*PROBLEM STATEMENT:*
Answer these about the article below on the Los Angeles-area deportation raids:
1. Which agency's agents detained the immigrants?
2. According to advocates and lawyers, how many immigrants were detained?
3. Which five places are named as sites of the sweeps?

(SUPPLIED PASSAGE)

Trump administration begins massive deportation raids

Many people were taken from their homes.

This Dec. 17, 2016 photo shows a Donald Trump campaign sign along a highway near Los Banos, Calif. CREDIT: AP Photo/Scott Smith
This Dec. 17, 2016 photo shows a Donald Trump campaign sign along a highway near Los Banos, Calif. CREDIT: AP Photo/Scott Smith

U.S. Immigration and Customs Enforcement (ICE) agents detained scores of immigrants across the Los Angeles area in a massive deportation operation on Thursday, following President Donald Trump’s harsh executive order stepping up the crackdown of immigrants with criminal offenses living in the country illegally.

Advocates and lawyers said that ICE Enforcement and Removal Operations agents detained 134 immigrants at their workplaces and homes in a series of raids. They said that some people were picked up as “collateral arrest” after they opened their doors to agents who were not there to specifically arrest them. ICE agents allegedly requested to see identification from everyone and took in family members who were undocumented.

The immigration sweeps are believed to have taken place across Southern California in Santa Paula, Oxnard, Van Nuys, San Bernardino, and Downey.

(End SUPPLIED PASSAGE)
(DATA SEGMENT)

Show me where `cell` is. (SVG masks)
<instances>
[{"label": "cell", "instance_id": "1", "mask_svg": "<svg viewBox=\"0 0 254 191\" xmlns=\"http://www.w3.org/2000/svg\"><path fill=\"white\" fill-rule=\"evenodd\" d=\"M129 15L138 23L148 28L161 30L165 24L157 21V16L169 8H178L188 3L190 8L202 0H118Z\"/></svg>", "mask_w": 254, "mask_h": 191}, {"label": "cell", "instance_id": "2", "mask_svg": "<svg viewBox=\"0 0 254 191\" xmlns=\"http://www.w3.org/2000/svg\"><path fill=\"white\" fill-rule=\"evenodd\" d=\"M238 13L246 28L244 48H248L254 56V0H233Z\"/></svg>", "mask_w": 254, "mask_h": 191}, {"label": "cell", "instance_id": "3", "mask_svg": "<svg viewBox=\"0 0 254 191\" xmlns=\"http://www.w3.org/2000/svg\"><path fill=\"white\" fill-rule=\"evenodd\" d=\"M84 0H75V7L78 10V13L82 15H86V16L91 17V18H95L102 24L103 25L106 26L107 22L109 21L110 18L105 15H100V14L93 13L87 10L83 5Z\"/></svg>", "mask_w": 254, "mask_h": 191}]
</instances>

(End DATA SEGMENT)

*RESPONSE TO THE TASK:*
1. U.S. Immigration and Customs Enforcement (ICE)
2. 134
3. Santa Paula, Oxnard, Van Nuys, San Bernardino, and Downey